▶ PASSAGE
#  >  > Occult Discussion >  >  > Occult Symbols >  >  >  Character Map

## Spencer455446

If you use a windows computer you can find Character map under acssories> System tools But i like to look around in there and look at the strange symbols or unused languages in there here are some examples of what i found that i though looked cool

Ƿ ȸ ȹ ɛ ɜ ɝ ɮ ɯ ɰ ɱ ɷ ɸ Ѫ Ѭ ѭ ф Ѽ Җ җ ӂ Ӂ Ӥ Ԇ Ԅ ⊕

----------


## wavymouth

i'll have to check it out! a couple of the characters you put in the thread look like someone's legs and backside :Big Grin:  to me but are probably something else.

----------


## Prometheus

I'm pretty sure the first "Ƿ" is latin.

I also checked google and it brought me to this website http://people.w3.org/rishida/scripts/pickers/latin/ if you click on the "P" character it will bring up the "Ƿ" character under it, in fact most of the characters you posted are located on the site and deemed to be latin.

You can also select the "Ƿ" character from the "P" drop down box and click Analyse and it will tell you what it is.

----------


## Seyk

ф - is the cyrilic F
Җ - also a cyrlic letter, it is a different variety of the latin Z, the sound of it as tho u would read these 3 letters:zsh, but like really fast

----------

▶ MATERIAL PROVIDED
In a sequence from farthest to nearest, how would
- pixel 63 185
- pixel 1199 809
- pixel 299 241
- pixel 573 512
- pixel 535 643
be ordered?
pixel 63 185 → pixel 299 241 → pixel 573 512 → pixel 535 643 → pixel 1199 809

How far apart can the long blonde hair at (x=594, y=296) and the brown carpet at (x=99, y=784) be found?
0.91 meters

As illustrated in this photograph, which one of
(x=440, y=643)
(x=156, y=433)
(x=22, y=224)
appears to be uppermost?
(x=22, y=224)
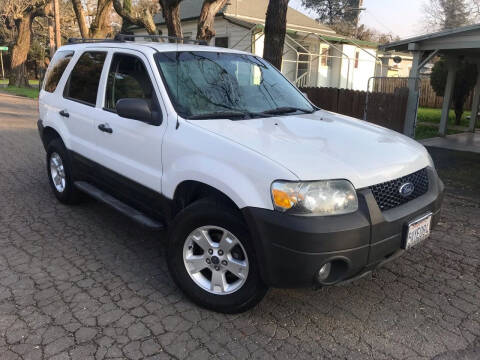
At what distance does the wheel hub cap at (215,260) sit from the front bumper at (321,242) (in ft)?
0.89

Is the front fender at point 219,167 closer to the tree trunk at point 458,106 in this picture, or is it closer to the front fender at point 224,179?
the front fender at point 224,179

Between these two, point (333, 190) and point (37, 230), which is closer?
point (333, 190)

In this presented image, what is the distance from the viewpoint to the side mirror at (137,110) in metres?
3.48

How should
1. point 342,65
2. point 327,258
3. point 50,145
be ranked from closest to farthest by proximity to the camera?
point 327,258, point 50,145, point 342,65

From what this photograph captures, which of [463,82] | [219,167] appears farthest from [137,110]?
[463,82]

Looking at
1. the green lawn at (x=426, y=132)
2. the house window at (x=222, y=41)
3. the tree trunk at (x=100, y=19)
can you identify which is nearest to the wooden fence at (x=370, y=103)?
the green lawn at (x=426, y=132)

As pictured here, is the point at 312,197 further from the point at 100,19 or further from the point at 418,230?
the point at 100,19

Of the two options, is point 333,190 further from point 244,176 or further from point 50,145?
point 50,145

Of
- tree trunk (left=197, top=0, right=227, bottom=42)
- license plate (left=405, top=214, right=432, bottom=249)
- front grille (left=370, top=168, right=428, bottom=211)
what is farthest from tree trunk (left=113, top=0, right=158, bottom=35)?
license plate (left=405, top=214, right=432, bottom=249)

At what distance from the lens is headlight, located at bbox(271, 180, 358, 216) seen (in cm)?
270

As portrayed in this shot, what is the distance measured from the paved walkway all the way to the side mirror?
28.5 feet

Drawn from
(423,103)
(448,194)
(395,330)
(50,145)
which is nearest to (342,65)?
(423,103)

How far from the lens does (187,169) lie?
325 cm

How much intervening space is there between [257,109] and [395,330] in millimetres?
2087
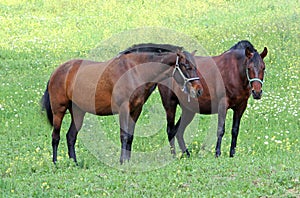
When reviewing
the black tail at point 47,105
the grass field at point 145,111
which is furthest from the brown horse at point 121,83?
the grass field at point 145,111

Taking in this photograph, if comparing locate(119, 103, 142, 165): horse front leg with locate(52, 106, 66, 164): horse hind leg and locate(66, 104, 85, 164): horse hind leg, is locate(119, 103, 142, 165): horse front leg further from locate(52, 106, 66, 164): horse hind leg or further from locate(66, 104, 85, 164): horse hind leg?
locate(52, 106, 66, 164): horse hind leg

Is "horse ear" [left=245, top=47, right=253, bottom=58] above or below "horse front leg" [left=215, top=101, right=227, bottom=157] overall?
above

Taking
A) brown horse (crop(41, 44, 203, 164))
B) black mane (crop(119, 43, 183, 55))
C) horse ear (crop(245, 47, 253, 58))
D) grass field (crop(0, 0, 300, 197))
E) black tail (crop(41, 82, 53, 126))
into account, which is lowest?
grass field (crop(0, 0, 300, 197))

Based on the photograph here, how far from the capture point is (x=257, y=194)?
8.08 meters

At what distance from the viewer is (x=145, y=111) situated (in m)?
16.2

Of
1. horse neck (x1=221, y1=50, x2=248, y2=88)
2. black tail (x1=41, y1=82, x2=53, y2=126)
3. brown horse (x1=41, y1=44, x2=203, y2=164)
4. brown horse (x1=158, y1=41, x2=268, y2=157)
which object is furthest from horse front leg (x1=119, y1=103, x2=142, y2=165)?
horse neck (x1=221, y1=50, x2=248, y2=88)

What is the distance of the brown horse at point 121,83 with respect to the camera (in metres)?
10.6

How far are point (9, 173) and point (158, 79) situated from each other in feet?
9.65

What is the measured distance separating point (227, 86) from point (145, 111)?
482 centimetres

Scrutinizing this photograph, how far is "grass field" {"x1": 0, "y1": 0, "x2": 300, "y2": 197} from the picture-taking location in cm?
895

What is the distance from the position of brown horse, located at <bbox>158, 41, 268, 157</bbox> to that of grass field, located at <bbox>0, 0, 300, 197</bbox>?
0.65 m

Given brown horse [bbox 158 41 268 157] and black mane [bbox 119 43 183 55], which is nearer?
black mane [bbox 119 43 183 55]

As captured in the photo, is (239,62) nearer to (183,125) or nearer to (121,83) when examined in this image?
(183,125)

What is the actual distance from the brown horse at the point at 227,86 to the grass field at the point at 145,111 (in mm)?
648
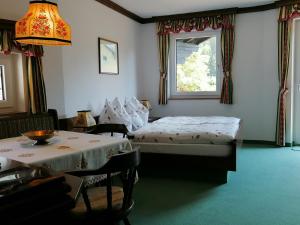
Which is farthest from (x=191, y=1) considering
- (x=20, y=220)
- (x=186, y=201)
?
(x=20, y=220)

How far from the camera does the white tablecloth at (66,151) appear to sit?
5.83 ft

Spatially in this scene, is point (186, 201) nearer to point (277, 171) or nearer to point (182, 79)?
point (277, 171)

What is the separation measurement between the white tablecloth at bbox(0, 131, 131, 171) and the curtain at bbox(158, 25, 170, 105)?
361cm

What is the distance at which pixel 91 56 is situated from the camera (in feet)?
14.3

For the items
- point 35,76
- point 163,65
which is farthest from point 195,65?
point 35,76

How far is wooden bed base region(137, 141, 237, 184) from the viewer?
3.20m

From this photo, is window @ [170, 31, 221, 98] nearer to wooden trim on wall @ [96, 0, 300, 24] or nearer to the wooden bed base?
wooden trim on wall @ [96, 0, 300, 24]

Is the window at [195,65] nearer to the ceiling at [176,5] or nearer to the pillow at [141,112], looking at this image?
the ceiling at [176,5]

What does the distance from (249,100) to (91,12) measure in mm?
3295

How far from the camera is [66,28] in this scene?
2250 millimetres

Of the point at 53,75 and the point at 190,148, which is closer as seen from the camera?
the point at 190,148

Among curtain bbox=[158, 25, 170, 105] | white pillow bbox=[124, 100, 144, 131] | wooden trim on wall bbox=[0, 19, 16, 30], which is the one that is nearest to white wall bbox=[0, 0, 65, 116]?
wooden trim on wall bbox=[0, 19, 16, 30]

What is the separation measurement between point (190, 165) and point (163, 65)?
2995mm

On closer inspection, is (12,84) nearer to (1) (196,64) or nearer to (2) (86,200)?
(2) (86,200)
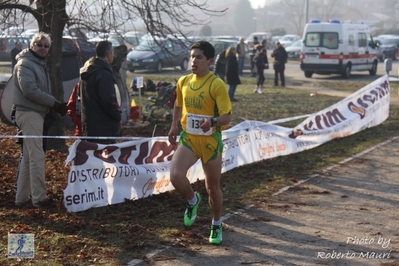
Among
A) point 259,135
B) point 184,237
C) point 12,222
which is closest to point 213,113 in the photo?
→ point 184,237

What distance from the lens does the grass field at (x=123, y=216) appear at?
6.10 meters

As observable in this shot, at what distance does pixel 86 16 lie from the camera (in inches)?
428

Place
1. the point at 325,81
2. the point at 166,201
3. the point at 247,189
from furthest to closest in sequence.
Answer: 1. the point at 325,81
2. the point at 247,189
3. the point at 166,201

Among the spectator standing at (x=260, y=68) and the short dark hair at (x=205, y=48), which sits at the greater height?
the short dark hair at (x=205, y=48)

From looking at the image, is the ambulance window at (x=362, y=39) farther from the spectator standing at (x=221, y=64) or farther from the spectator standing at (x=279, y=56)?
the spectator standing at (x=221, y=64)

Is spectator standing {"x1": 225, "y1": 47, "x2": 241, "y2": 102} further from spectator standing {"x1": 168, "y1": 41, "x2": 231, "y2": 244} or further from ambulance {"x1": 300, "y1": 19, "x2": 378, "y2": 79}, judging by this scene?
spectator standing {"x1": 168, "y1": 41, "x2": 231, "y2": 244}

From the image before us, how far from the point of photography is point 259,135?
10.7m

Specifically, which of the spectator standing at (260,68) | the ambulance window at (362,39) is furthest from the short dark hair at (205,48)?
the ambulance window at (362,39)

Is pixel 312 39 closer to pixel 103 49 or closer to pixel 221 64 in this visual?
pixel 221 64

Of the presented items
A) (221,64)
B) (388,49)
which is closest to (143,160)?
(221,64)

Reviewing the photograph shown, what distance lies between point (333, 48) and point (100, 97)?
22465 mm

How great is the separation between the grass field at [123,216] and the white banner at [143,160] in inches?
5.4

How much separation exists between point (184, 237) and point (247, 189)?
2402mm

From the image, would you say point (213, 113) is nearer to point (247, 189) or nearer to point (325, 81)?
point (247, 189)
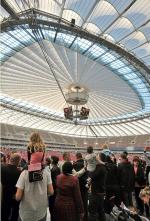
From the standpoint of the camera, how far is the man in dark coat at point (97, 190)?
847 centimetres

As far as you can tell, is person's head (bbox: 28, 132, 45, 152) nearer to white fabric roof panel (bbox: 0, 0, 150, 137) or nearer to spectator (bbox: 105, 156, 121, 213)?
spectator (bbox: 105, 156, 121, 213)

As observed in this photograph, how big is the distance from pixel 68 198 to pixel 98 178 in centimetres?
218

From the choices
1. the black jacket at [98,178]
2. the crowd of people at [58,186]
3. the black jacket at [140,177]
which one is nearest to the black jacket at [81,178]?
the crowd of people at [58,186]

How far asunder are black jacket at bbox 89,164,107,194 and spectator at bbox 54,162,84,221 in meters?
2.01

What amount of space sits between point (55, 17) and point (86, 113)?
1973cm

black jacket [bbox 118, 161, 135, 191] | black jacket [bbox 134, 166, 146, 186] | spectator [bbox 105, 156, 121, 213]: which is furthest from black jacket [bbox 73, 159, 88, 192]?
black jacket [bbox 134, 166, 146, 186]

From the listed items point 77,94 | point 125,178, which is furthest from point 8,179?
point 77,94

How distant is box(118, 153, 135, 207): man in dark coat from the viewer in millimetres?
10228

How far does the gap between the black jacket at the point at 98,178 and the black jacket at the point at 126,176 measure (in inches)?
67.3

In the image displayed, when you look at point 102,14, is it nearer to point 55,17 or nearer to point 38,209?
point 55,17

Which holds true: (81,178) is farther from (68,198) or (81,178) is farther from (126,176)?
(68,198)

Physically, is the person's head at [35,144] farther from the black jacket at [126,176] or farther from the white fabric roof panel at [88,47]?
the white fabric roof panel at [88,47]

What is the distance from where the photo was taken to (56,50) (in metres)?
39.6

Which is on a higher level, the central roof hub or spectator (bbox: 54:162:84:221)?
the central roof hub
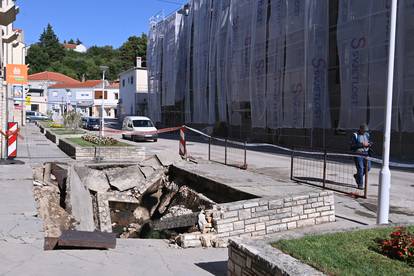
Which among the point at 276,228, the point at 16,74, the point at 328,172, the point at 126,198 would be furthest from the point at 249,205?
the point at 16,74

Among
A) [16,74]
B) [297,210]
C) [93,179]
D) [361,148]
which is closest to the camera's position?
[297,210]

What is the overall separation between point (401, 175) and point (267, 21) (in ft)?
56.5

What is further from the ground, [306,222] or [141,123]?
[141,123]

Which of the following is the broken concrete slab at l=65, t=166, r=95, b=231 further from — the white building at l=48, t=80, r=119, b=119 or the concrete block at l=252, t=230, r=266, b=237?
the white building at l=48, t=80, r=119, b=119

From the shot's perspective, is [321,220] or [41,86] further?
[41,86]

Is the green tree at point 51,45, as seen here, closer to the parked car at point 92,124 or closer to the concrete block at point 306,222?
the parked car at point 92,124

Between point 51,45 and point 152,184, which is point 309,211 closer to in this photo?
point 152,184

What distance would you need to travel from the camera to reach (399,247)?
16.1 feet

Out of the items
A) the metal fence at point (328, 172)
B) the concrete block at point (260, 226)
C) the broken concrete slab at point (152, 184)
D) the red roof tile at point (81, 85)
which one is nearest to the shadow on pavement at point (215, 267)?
the concrete block at point (260, 226)

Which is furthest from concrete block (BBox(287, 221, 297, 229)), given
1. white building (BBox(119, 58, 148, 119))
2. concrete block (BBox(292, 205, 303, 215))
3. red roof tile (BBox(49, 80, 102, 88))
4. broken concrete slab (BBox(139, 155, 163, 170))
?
red roof tile (BBox(49, 80, 102, 88))

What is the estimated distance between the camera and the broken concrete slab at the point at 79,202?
11.1 m

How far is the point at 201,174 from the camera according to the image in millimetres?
14047

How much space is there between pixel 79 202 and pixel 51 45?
131 m

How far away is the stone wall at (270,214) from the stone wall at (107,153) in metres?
10.1
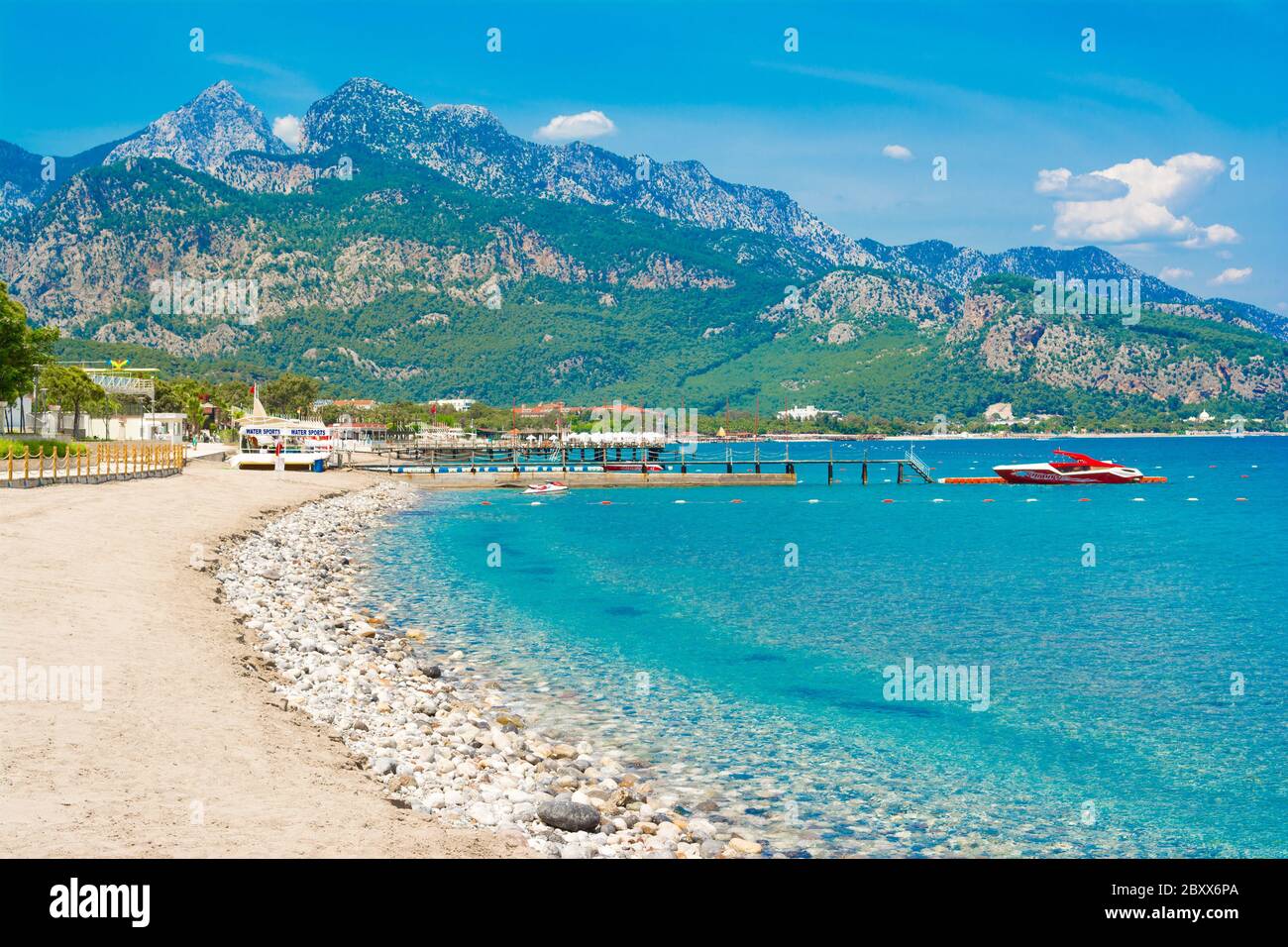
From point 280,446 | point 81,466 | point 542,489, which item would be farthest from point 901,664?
point 280,446

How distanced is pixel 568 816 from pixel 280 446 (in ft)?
323

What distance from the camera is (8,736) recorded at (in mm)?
12383

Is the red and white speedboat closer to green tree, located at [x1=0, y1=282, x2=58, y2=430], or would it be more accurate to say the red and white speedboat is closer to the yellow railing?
the yellow railing

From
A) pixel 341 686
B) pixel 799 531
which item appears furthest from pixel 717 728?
pixel 799 531

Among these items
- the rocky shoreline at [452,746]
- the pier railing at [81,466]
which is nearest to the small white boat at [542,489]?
the pier railing at [81,466]

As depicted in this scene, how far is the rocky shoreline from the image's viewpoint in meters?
12.6

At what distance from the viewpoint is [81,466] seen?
58312 mm

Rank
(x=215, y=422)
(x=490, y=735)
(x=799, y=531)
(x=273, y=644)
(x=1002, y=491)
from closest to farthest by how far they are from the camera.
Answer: (x=490, y=735)
(x=273, y=644)
(x=799, y=531)
(x=1002, y=491)
(x=215, y=422)

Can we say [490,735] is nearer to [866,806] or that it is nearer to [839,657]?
[866,806]

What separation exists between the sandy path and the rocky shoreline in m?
0.73

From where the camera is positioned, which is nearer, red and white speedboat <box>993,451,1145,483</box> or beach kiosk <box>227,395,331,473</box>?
beach kiosk <box>227,395,331,473</box>

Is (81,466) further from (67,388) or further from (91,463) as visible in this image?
(67,388)

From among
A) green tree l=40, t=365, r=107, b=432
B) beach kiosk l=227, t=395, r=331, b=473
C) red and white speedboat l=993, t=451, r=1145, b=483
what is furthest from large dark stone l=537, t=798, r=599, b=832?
red and white speedboat l=993, t=451, r=1145, b=483
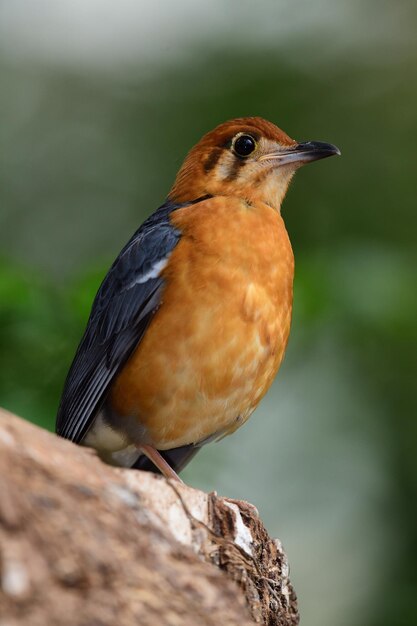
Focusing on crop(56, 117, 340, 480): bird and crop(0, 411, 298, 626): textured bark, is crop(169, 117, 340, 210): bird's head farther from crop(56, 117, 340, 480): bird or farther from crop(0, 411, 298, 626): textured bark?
crop(0, 411, 298, 626): textured bark

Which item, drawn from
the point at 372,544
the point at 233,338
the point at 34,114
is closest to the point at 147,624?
the point at 233,338

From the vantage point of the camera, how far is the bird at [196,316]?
6961mm

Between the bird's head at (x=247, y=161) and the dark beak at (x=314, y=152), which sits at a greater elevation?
the dark beak at (x=314, y=152)

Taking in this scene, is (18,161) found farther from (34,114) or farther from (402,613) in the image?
(402,613)

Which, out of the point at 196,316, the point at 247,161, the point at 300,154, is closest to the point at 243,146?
the point at 247,161

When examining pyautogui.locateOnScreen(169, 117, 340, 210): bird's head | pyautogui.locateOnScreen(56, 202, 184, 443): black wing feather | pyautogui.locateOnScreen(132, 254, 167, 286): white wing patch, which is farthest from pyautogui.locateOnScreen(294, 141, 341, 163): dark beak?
pyautogui.locateOnScreen(132, 254, 167, 286): white wing patch

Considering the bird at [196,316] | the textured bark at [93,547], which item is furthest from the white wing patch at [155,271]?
the textured bark at [93,547]

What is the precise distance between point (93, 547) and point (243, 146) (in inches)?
162

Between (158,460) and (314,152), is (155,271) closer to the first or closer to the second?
(158,460)

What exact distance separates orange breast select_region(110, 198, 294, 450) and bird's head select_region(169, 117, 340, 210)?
0.40 metres

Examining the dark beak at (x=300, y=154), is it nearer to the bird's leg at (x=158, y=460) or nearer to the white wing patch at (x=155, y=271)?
the white wing patch at (x=155, y=271)

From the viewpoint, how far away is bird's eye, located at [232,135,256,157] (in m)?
7.87

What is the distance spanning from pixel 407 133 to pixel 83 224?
4384mm

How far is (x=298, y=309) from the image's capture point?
8.32 meters
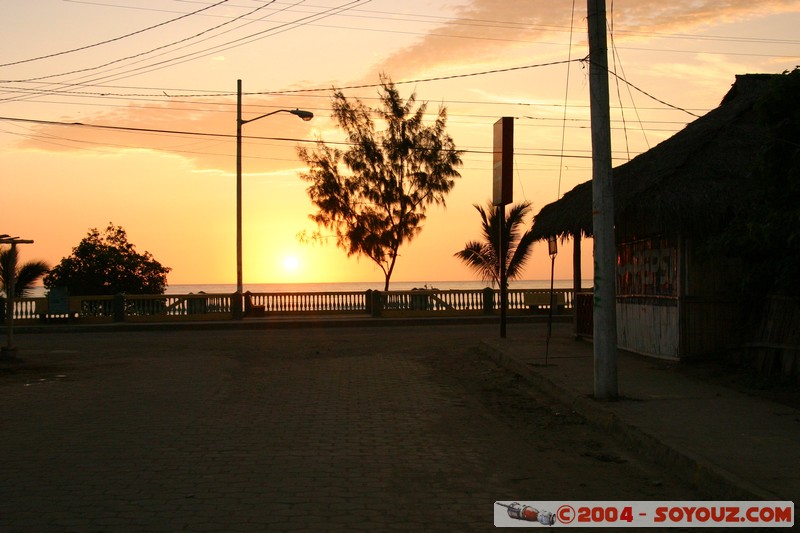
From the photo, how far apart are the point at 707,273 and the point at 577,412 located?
4828mm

▶ SET TASKS
**a.** Name every user who posted in the thread.
**b.** Gather each line of the listing that contains the string "pyautogui".
The thread and the listing have nothing to do with each other.

▶ THE RESULTS
**a.** Spencer455446, wavymouth, Prometheus, Seyk

**b.**
When examining pyautogui.locateOnScreen(169, 117, 340, 210): bird's head | pyautogui.locateOnScreen(56, 202, 184, 443): black wing feather | pyautogui.locateOnScreen(132, 254, 167, 286): white wing patch, which is farthest from pyautogui.locateOnScreen(294, 141, 341, 163): dark beak?
pyautogui.locateOnScreen(132, 254, 167, 286): white wing patch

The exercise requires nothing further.